Rio+20 Outcome Yields New Milestone for Global Land Stewardship
The Rio+20 outcome on desertification, land degradation and drought is considered as one of the successes of the Conference. Contained in five short paragraphs (205-209
) of the Outcome Document
, the world governments underline the economic and social significance of good land management, including soil.
In the outcome document, world leaders agree:
- to strive for a land-degradation neutral world
- to reaffirm their resolve under the UNCCD to take coordinated action nationally, regionally and internationally
- to monitor, globally, land degradation and restore degraded lands in arid, semi-arid and dry sub-humid areas.

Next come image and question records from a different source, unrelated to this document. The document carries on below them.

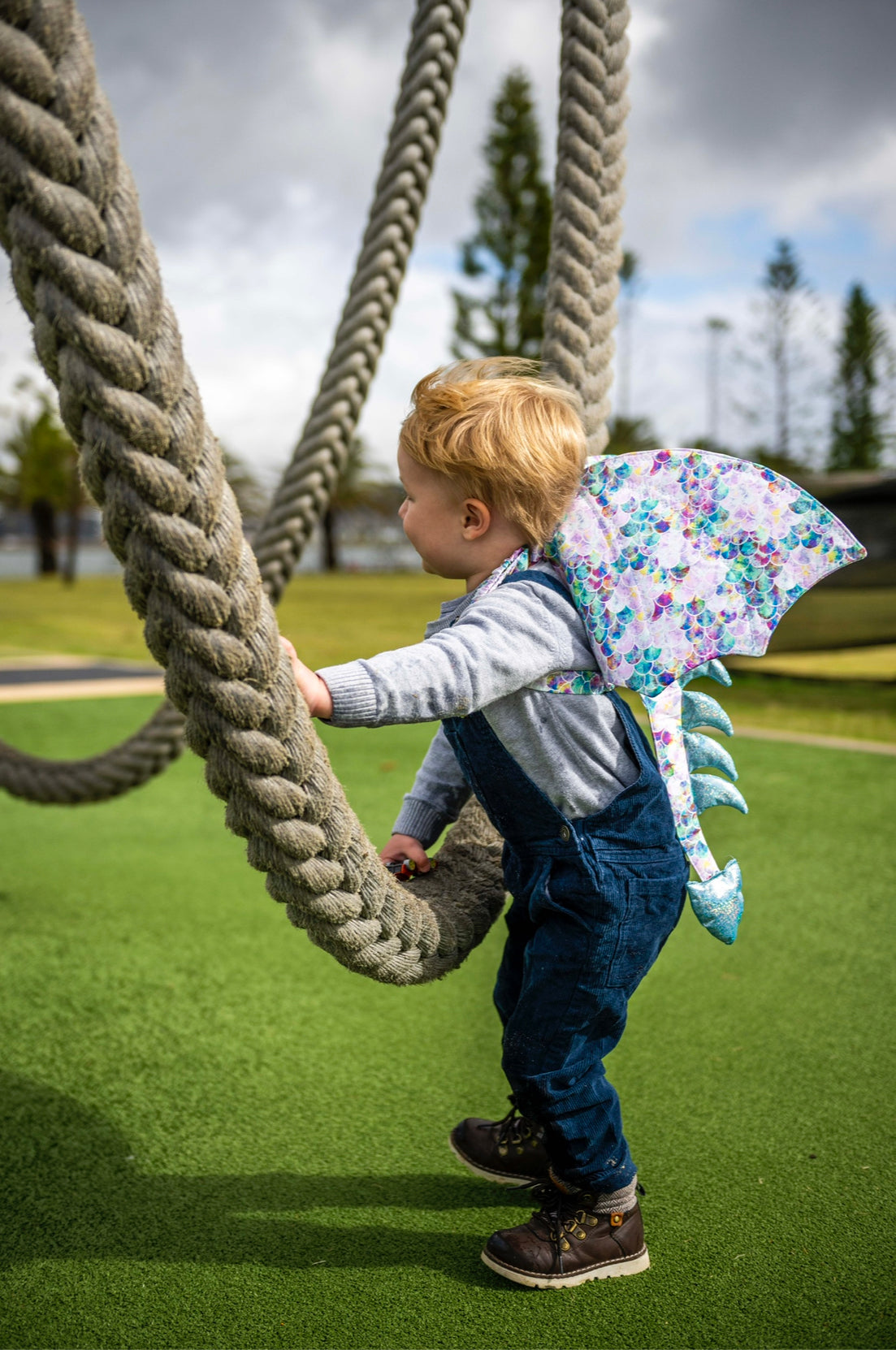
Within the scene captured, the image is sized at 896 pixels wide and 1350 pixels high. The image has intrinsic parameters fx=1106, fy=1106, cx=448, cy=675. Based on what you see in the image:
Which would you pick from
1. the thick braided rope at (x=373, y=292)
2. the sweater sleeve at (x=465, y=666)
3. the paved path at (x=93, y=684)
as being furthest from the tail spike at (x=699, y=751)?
the paved path at (x=93, y=684)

At present, every year, 12 million hectares of land become unproductive through desertification and drought alone. This is an area half the size of the United Kingdom. In the same period, 75 billion tons of soil are lost forever. Globally, 1.5 billion people are directly affected by land degradation.
Land degradation comes with a huge opportunity cost for society. The 12 million hectares lost annually have the potential to produce 20 million tons of grain - food that would minimize growing food insecurity and alleviate hunger.
World leaders have responded positively in response to the Rio outcome:
“I want to follow up Rio with firm action so that the momentum for protecting the earth's land and soils becomes unstoppable and a key element of the world's environmental agenda.”
-- Mr Janez Potočnik, EU Environment Commissioner
"I am pleased to acknowledge that in the context of sustainable development, a new concept calling for a paradigm shift to build a land degradation neutral world was born here.”
--Mr. Luc Gnacadja, Executive Secretary, UNCCD
“I believe that it clears the way for a forward-looking, science-based approach to championing vigorous action throughout the world to regenerate land and soils, and to developing and implementing a sound assessment system for tracking progress.”